21.12.22

“Deus e o Diabo na Terra do Sol” – Glauber Rocha (Brasil, 1964)

Sinopse:
Manuel (Geraldo Del Rey) é um vaqueiro que se revolta contra a exploração imposta pelo coronel Moraes (Milton Rosa) e acaba matando-o em uma briga. Ele passa a ser perseguido por jagunços e foge com sua esposa Rosa (Yoná Magalhães), juntando-se aos seguidores do beato Sebastião (Lídio Silva), que promete o fim de qualquer sofrimento. Porém ao presenciar a morte de uma criança, Rosa mata o beato. Enquanto isso, Antônio das Mortes (Maurício do Valle), um matador de aluguel que presta serviço à Igreja Católica e aos latifundiários da região, extermina os seguidores do beato.
Comentário: Trata-se de mais um filme da lista dos 100 Filmes Essenciais elaborada pela Revista Bravo! em 2007. Segundo eles, "Glauber Rocha, possivelmente o mais genial cineasta nacional, já vinha de um curta memorável, 'O Pátio' (1959), e de um primeiro longa mítico, 'Barravento' (1962), quando rodou este que é considerado por muitos o maior filme brasileiro já feito. Na verdade, algumas raras vezes ultrapassado por 'Limite' (1930), de Mário Peixoto, e por outro do mesmo diretor baiano, a obra-prima 'Terra em Transe' (1967). Mas 'Deus e o Diabo na Terra do Sol' pisa em terreno sagrado do cinema nacional, que é o nordeste brasileiro, espaço simbólico que representa a realidade do país, suas origens e marginalidade em contraste com os grandes centros urbanos. Nos anos 1960, com a efervescência do debate político, às vésperas do golpe militar de abril de 1964, o longa ganha importância suprema. Glauber, diferentemente do que se via nos documentários e do que outros cineastas fizeram nos anos 1990, não glamouriza a região, tampouco enxerga seus habitantes como coitadinhos. A luta de Manoel (Geraldo Del Rey), boiadeiro que se rebela contra a exploração do seu cruel patrão e parte, com sua mulher, Rosa (Yoná Magalhães), à procura de um novo líder, é complexa, insolúvel, cheia de escorregões e acertos. Ele seguirá primeiramente um líder religioso, Sebastião (Lídio Silva), que prega o olhar para Deus e a renúncia dos bens materiais. Depois, engajam-se na luta armada de Corisco (Othon Bastos), líder de um bando sanguinário e consciente de que o projeto político caiu por terra. Em meio a tudo isso, encontra-se o mais esclarecido de todos, o mercenário Antônio das Mortes (Maurício do Valle). Antes de lançar seu manifesto 'A Estética da Fome', em 1965, no qual elaborou um estilo e meios de produção que dessem conta das condições materiais precárias do Terceiro Mundo, Glauber já colocou em prática aqui alguns desses procedimentos. Seu programa pretendia captar a urgência do real e, ao mesmo tempo, deixar evidente seu caráter de encenação, de representação e de metáfora. Em 'Deus e o Diabo', o resultado é uma visão crítica do país traduzida num faroeste encenado como ópera musicada com cordel (escrita pelo cineasta e cantado por Sérgio Ricardo). O diretor também usa as Bachianas nº 5, de Heitor Villa-Lobos, como trilha da sequência que ficou célebre, em que Corisco e Rosa se beijam e a câmera gira em torno do casal". 

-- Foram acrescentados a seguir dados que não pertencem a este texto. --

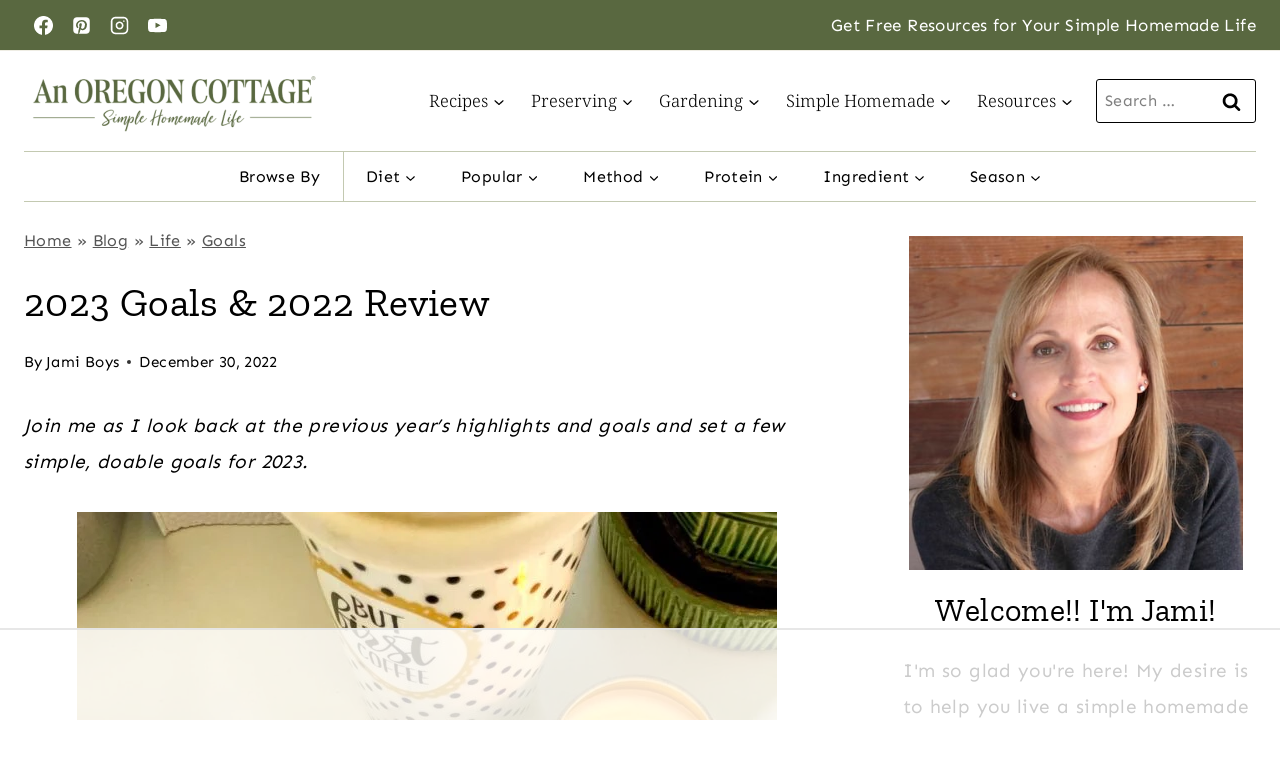

--- FILE ---
content_type: text/html
request_url: https://api.intentiq.com/profiles_engine/ProfilesEngineServlet?at=39&mi=10&dpi=936734067&pt=17&dpn=1&iiqidtype=2&iiqpcid=78e4df7f-70c5-4498-9ca9-a7677ab24e1a&iiqpciddate=1768794187958&pcid=336ace61-826f-4537-9e8a-41996c1e6589&idtype=3&gdpr=0&japs=false&jaesc=0&jafc=0&jaensc=0&jsver=0.33&testGroup=A&source=pbjs&ABTestingConfigurationSource=group&abtg=A&vrref=https%3A%2F%2Fanoregoncottage.com
body_size: 53
content:
{"abPercentage":97,"adt":1,"ct":2,"isOptedOut":false,"data":{"eids":[]},"dbsaved":"false","ls":true,"cttl":86400000,"abTestUuid":"g_74f9f88c-d4bf-4dcd-830e-5e0c5cd42a28","tc":9,"sid":-1729897061}

--- FILE ---
content_type: text/html; charset=utf-8
request_url: https://www.google.com/recaptcha/api2/aframe
body_size: 269
content:
<!DOCTYPE HTML><html><head><meta http-equiv="content-type" content="text/html; charset=UTF-8"></head><body><script nonce="pgGMOLq5PZKBnjOOkACc7A">/** Anti-fraud and anti-abuse applications only. See google.com/recaptcha */ try{var clients={'sodar':'https://pagead2.googlesyndication.com/pagead/sodar?'};window.addEventListener("message",function(a){try{if(a.source===window.parent){var b=JSON.parse(a.data);var c=clients[b['id']];if(c){var d=document.createElement('img');d.src=c+b['params']+'&rc='+(localStorage.getItem("rc::a")?sessionStorage.getItem("rc::b"):"");window.document.body.appendChild(d);sessionStorage.setItem("rc::e",parseInt(sessionStorage.getItem("rc::e")||0)+1);localStorage.setItem("rc::h",'1768794197159');}}}catch(b){}});window.parent.postMessage("_grecaptcha_ready", "*");}catch(b){}</script></body></html>

--- FILE ---
content_type: text/plain
request_url: https://rtb.openx.net/openrtbb/prebidjs
body_size: -225
content:
{"id":"688d80d0-b052-46d4-96ce-c7a856f8fa36","nbr":0}

--- FILE ---
content_type: text/plain
request_url: https://rtb.openx.net/openrtbb/prebidjs
body_size: -225
content:
{"id":"cf0bc36a-5566-46ff-9485-e8c822e44b0b","nbr":0}

--- FILE ---
content_type: text/plain
request_url: https://rtb.openx.net/openrtbb/prebidjs
body_size: -225
content:
{"id":"1b847924-216e-4685-bc27-c4da517f7b90","nbr":0}

--- FILE ---
content_type: text/plain
request_url: https://rtb.openx.net/openrtbb/prebidjs
body_size: -225
content:
{"id":"ff6a8e16-b03d-4d53-a891-1d1210792b88","nbr":0}

--- FILE ---
content_type: text/plain; charset=UTF-8
request_url: https://at.teads.tv/fpc?analytics_tag_id=PUB_17002&tfpvi=&gdpr_consent=&gdpr_status=22&gdpr_reason=220&ccpa_consent=&sv=prebid-v1
body_size: 56
content:
YTI2NGQ5NzQtYjEzNy00MTk4LWE5ZmMtMGYwOTZkYjljYTU3Iy0yLTM=

--- FILE ---
content_type: text/plain
request_url: https://rtb.openx.net/openrtbb/prebidjs
body_size: -225
content:
{"id":"2c4eff64-3ba2-4158-9e29-b2f137e535fb","nbr":0}

--- FILE ---
content_type: text/plain
request_url: https://rtb.openx.net/openrtbb/prebidjs
body_size: -85
content:
{"id":"72a4adac-01a8-455f-b41f-8740e0a5c083","nbr":0}

--- FILE ---
content_type: text/plain
request_url: https://rtb.openx.net/openrtbb/prebidjs
body_size: -225
content:
{"id":"06996afc-d3d1-474e-8bd9-8c07cbd7a56d","nbr":0}

--- FILE ---
content_type: text/plain
request_url: https://rtb.openx.net/openrtbb/prebidjs
body_size: -225
content:
{"id":"f058fd8f-c907-4f92-b170-8b4cd52af9e1","nbr":0}

--- FILE ---
content_type: text/plain
request_url: https://rtb.openx.net/openrtbb/prebidjs
body_size: -225
content:
{"id":"da109cb6-8cd5-483e-bc31-3d4c367e8972","nbr":0}

--- FILE ---
content_type: text/plain
request_url: https://rtb.openx.net/openrtbb/prebidjs
body_size: -225
content:
{"id":"d38dee90-a94d-4421-a304-6cd7475b01a6","nbr":0}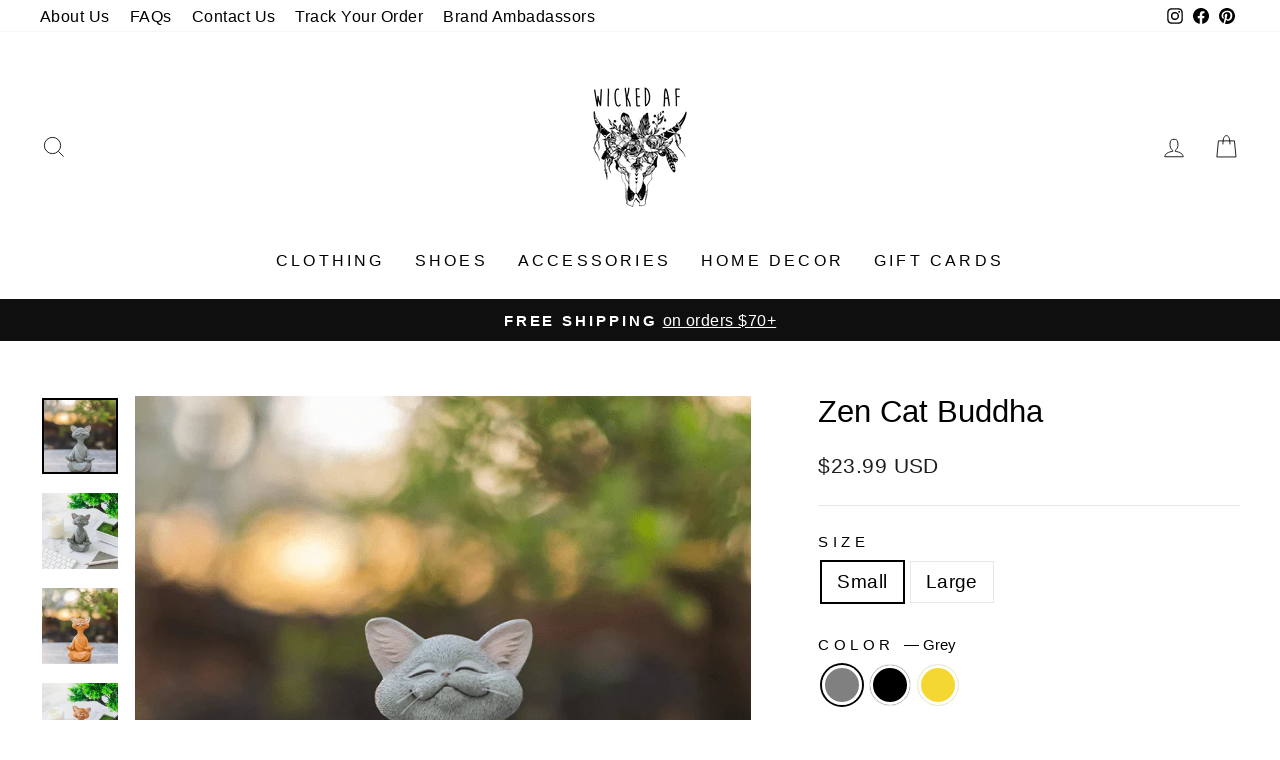

--- FILE ---
content_type: text/javascript;charset=UTF-8
request_url: https://init.grizzlyapps.com/9e32c84f0db4f7b1eb40c32bdb0bdea9
body_size: 1621
content:
var Currency = { rates: {"USD":"1.0000000000","EUR":"1.1646053153","GBP":"1.3440408588","CAD":"0.7202950328","AUD":"0.6680651497","AFN":"0.0153845761","ALL":"0.0120627844","AZN":"0.5868007389","DZD":"0.0076942022","AOA":"0.0010905124","ARS":"0.0006879999","AMD":"0.0026292976","AWG":"0.5555555556","BSD":"1.0000130002","BHD":"2.6526183996","BDT":"0.0081831659","BBD":"0.4965107706","BYN":"0.3436391871","BZD":"0.4972294376","BMD":"1.0000000000","BTN":"0.0110730719","BTC":"97088.9999328144","BOB":"0.1447216749","BAM":"0.5955160027","BWP":"0.0748345539","BRL":"0.1852779271","BND":"0.7764282592","BGN":"0.5954613933","BIF":"0.0003377237","KHR":"0.0002484472","CVE":"0.0105097568","XAF":"0.0017756042","XOF":"0.0017761996","XPF":"0.0097158083","CZK":"0.0480365077","KYD":"1.2000004800","CLP":"0.0011339923","CNY":"0.1433948736","COP":"0.0002722170","KMF":"0.0023612351","CDF":"0.0004545454","CRC":"0.0020133362","HRK":"0.1545761098","CUC":"1.0000000000","CUP":"0.0377358491","DKK":"0.1558699452","DJF":"0.0056268328","DOP":"0.0156740888","XCD":"0.3700209062","EGP":"0.0211428108","ERN":"0.0666666667","ETB":"0.0064453698","FKP":"1.3433511506","FJD":"0.4395121415","GMD":"0.0136985905","GEL":"0.3730835166","GHS":"0.0921643866","GIP":"1.3433511506","XAU":"4608.2949308756","GTQ":"0.1304272065","GGP":"1.3433511506","GNF":"0.0001142857","GYD":"0.0047799073","HTG":"0.0076408095","HNL":"0.0377216202","HKD":"0.1282437657","HUF":"0.0030157589","ISK":"0.0079757508","XDR":"1.4266312101","INR":"0.0110805473","IDR":"0.0000593211","IRR":"0.0000237501","IQD":"0.0007633588","IMP":"1.3433511506","ILS":"0.3169692667","JMD":"0.0063427000","JPY":"0.0063145067","JEP":"1.3433511506","JOD":"1.4103815364","KZT":"0.0019591092","KES":"0.0077519535","KWD":"3.2484407484","KGS":"0.0114353279","LAK":"0.0000462856","LVL":"1.6531931426","LBP":"0.0000111669","LSL":"0.0609799230","LRD":"0.0055325065","LYD":"0.1841531432","LTL":"0.3386684910","MOP":"0.1245186421","MKD":"0.0189185960","MGA":"0.0002197802","MWK":"0.0005767012","MYR":"0.2470377091","MVR":"0.0647240561","MRO":"0.0028011218","MUR":"0.0215401315","MXN":"0.0561848130","MDL":"0.0584965612","MNT":"0.0002807209","MAD":"0.1087843587","MZN":"0.0156470134","MMK":"0.0004762686","NAD":"0.0609655504","NPR":"0.0069207458","ANG":"0.5586342510","TWD":"0.0317248617","NZD":"0.5742341152","NIO":"0.0272257092","NGN":"0.0007031113","KPW":"0.0011110758","NOK":"0.0994395092","OMR":"2.6007667060","PKR":"0.0035730233","PAB":"1.0000130002","PGK":"0.2345628335","PYG":"0.0001473384","PEN":"0.2977064989","PHP":"0.0168061527","PLN":"0.2765589976","QAR":"0.2746421276","RON":"0.2288380838","RUB":"0.0127391729","RWF":"0.0006861063","SHP":"1.3440408588","WST":"0.3599035746","STD":"0.0000483139","SVC":"0.1142880915","SAR":"0.2666127043","RSD":"0.0099223094","SCR":"0.0728298914","SLL":"0.0000476883","XAG":"92.0640765973","SGD":"0.7764849304","SBD":"0.1230979671","SOS":"0.0017497751","ZAR":"0.0609572854","KRW":"0.0006830600","LKR":"0.0032310114","SDG":"0.0016625178","SRD":"0.0261151216","SZL":"0.0609846124","SEK":"0.1087366057","CHF":"1.2504923814","SYP":"0.0000904194","TJS":"0.1075864360","TZS":"0.0003984065","THB":"0.0317760293","TOP":"0.4153237864","TTD":"0.1473203822","TND":"0.3460117817","TMT":"0.2849002849","TRY":"0.0231616039","UGX":"0.0002809250","UAH":"0.0231531513","AED":"0.2722941517","UYU":"0.0258193306","UZS":"0.0000832293","VUV":"0.0082686020","VEF":"0.0000002760","VND":"0.0000380554","YER":"0.0041937495","ZMW":"0.0506994856"}, convert: function(amount, from, to) { return (amount * this.rates[from]) / this.rates[to]; } };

O que eu achei: "Terra em Transe" (1967) continua sendo meu filme favorito do diretor, mas fiquei impressionada com a grandiosidade de "Deus e o Diabo na Terra do Sol", mostrando o fanatismo pela religião e, posteriormente, pelo cangaço, dois abrigos para este homem sertanejo que não vê mais sentido em trabalhar como vaqueiro, vítima que foi da exploração do coronel seu patrão. É como se ele gritasse que precisa de uma razão pra viver, seja ela qual for. Assisti-lo me fez compreender a frase dita pelo diretor coreano Bong Joon-ho (aquele do "Parasita") no Festival de Cannes: "Sempre que posso, confiro o que estão fazendo os novos diretores chilenos, peruanos, argentinos, brasileiros. Porém, de todos eles, 'Deus e o Diabo na Terra do Sol' (1964), do Glauber Rocha, foi o filme que jamais saiu de minha cabeça. É impressionante, ainda hoje fico de boca aberta ao rever aquela maravilha". Disponível gratuitamente na plataforma do Itaú Cultural, é filme para ver e rever.